Kaynak metin>
((

Bursa’daki maçı dönemin Cumhurbaşkanı Abdullah Gül ve dönemin Ermenistan Cumhurbaşkanı Serj Sarkisyan, UEFA Başkanı Michel Platini, UEFA As Başkanı Şenes Erzik de izledi. İki ülkenin yakınlaşmasının heyecanlandırdıkları kişiler için özel, önemli bir dönemdi.
İlk karşılaşmanın başlamasına 10 dakika kala, tribünlerden barışı simgeleyen beyaz güvercinler uçurulmuştu, farklıydı o zaman, Türkiye’nin da taraf olduğu Azerbaycan-Ermenistan savaşları olmamış, bu kadar genç ölmemişti…
Ermenistan’daki maçı da dönemin Cumhurbaşkanı Gül, Hrazdan Stadı’nda izlemişti. Gül karşılaşma sonrası taraftarları selamlayarak stattan ayrılmıştı. Karşılaşmalar o dönemde Türkiye ile Ermenistan arasındaki hayata geçirilemeyen “Protokoller dönemine” rastladığı için süreç “Futbol Diplomasisi” olarak da anıldı.
Futbol önemliydi, çünkü son lider seviyesindeki görüşme, 2008 ve 2009 yıllarında oynanan Türkiye-Ermenistan futbol maçları çerçevesinde gerçekleşmişti. Gül ve Ermeni mevkidaşı Sarkisyan arasında yaşanmıştı, üst düzey görüşme. Şahitlik eden biri olarak oldukça samimi, oldukça yapıcı olduğunu söylersem yalan söylemiş olmam.
Bugün, o günlerin oldukça gerisindeyiz.
Abdullah Gül’ün 12 yıl başdanışmanlığını yapan Ahmet Sever, “Abdullah Gül ile 12 Yıl” adlı kitabında, Türkiye ile Ermenistan arasındaki “futbol diplomasisi” sürecine ilişkin bir bölüme de yer vermişti.
Gül’ün 2008’de gerçekleştirdiği Erivan ziyaretinin perde arkasından bazı satırbaşlarının anlatıldığı bölüm, bugün Türkiye-Ermenistan protokol sürecinin bilinmeyenlerini ve neden donduğuna dair bazı ipuçları arayanlar için ilgi çekici idi.

))

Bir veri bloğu
((

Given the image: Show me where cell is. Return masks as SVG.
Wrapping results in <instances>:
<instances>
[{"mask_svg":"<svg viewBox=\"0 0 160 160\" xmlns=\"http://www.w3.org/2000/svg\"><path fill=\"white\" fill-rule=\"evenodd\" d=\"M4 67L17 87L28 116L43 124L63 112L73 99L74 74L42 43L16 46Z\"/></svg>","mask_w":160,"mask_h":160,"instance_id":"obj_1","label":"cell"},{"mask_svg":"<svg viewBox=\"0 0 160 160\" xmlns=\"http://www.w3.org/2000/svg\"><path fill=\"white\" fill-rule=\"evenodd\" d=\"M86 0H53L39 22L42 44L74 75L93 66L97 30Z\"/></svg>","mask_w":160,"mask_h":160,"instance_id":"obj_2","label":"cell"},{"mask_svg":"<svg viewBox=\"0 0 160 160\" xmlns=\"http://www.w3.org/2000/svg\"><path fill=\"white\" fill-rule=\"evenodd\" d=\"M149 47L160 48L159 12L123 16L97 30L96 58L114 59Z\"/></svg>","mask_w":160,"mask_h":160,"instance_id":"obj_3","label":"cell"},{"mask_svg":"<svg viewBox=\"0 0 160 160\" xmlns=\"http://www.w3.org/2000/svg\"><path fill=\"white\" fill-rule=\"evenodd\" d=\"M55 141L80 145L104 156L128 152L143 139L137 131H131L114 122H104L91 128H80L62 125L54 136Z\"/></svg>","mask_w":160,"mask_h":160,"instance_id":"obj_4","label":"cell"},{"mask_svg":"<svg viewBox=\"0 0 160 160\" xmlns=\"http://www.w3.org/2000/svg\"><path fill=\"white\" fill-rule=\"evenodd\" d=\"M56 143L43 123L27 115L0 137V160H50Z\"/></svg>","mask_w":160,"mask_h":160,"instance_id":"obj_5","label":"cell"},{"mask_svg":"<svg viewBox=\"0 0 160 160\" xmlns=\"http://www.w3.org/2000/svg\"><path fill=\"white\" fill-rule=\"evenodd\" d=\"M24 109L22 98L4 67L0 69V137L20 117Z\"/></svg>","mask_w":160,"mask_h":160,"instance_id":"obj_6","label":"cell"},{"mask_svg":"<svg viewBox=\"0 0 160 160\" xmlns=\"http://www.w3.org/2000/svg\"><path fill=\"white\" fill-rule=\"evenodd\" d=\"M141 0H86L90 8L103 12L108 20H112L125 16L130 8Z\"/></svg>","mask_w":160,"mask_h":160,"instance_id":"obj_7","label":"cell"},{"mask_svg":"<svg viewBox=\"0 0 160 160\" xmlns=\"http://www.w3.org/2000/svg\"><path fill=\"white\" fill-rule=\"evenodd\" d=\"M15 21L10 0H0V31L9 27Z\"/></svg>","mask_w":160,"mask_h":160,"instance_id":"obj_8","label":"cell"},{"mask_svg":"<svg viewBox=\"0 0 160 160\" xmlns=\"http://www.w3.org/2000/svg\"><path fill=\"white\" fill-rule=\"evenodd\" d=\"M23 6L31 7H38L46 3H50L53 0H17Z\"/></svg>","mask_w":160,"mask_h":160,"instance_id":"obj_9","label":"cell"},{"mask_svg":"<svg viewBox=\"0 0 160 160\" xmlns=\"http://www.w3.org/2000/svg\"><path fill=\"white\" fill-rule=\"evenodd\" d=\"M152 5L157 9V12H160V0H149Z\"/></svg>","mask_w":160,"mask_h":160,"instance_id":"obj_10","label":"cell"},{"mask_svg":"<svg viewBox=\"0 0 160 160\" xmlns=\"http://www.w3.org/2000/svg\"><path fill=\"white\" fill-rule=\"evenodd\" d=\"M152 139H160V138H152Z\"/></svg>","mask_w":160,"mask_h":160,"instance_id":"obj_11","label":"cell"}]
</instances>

))

Yapılacak işler>
[1] Futbol diplomasisiyle ilgili metne göre Gül, Ermenistan'daki maçı hangi statta izledi?
[2] Futbol diplomasisi metninin "Abdullah Gül’ün 12" ile başlayıp "ilgi çekici idi." ile biten bölümünü, "ilgi çekici" ifadesinin adını "dikkat çekici" olarak değiştirerek yeniden yazar mısın?
[3] Türkiye-Ermenistan futbol diplomasisini anlatan metni kaldığı yerden sürdürür müsün?
Bu materyale ihtiyaç yoktur.

Yanıtlar>
[1] Hrazdan Stadı'nda.

[2]
Abdullah Gül’ün 12 yıl başdanışmanlığını yapan Ahmet Sever, “Abdullah Gül ile 12 Yıl” adlı kitabında, Türkiye ile Ermenistan arasındaki “futbol diplomasisi” sürecine ilişkin bir bölüme de yer vermişti.
Gül’ün 2008’de gerçekleştirdiği Erivan ziyaretinin perde arkasından bazı satırbaşlarının anlatıldığı bölüm, bugün Türkiye-Ermenistan protokol sürecinin bilinmeyenlerini ve neden donduğuna dair bazı ipuçları arayanlar için dikkat çekici idi.

[3]
“Gül’ün 2008’de gerçekleştirdiği Erivan ziyaretiyle ilgili olarak “Bir resepsiyonda, dönemin başbakanı Tayyip Erdoğan, Sayın Gül’ün başdanışmanlarından birine dönemin Genelkurmay Başkanı İlker Başbuğ’u işaret ederek ‘Ermenistan’a gitmeni o da istemiyor’ dedi. Ama o yalnız kalmasına rağmen gitti. Bu süreç protokollere giden yolu açtı.” diyen Sever, Gül tarafından atılan adımların hükümet ve vesayet tarafından “fazla” hatta “yersiz” görüldüğünü anlatmaya çalışmış. Bir anlamda da ilk defa “devletin”, hükümet ve askeri vesayetten daha cesur, sorun çözücü hatta dostça bir tavır sergileyebildiğinden dem vurmuş diyebiliriz.
O dönem, tüm bunlar bir anlamda Ermenistan tarafını cesaretlendiriyordu. Astana’da içeriden veya Diaspora’dan gelecek tepkilere aldırmaksızın Gül ile Türkçe konuşmaya çalışan Sarkisyan hakkındaki karalama kampanyaları yükselirken, Koçaryan’ın “ben olsam Gül’ü Erivan’a çağırmazdım” dediği duyulmuş, Sarkisyan ise buna, “O kendi fikridir, saygı duyarım, bu benim kararım.” diyebilmişti.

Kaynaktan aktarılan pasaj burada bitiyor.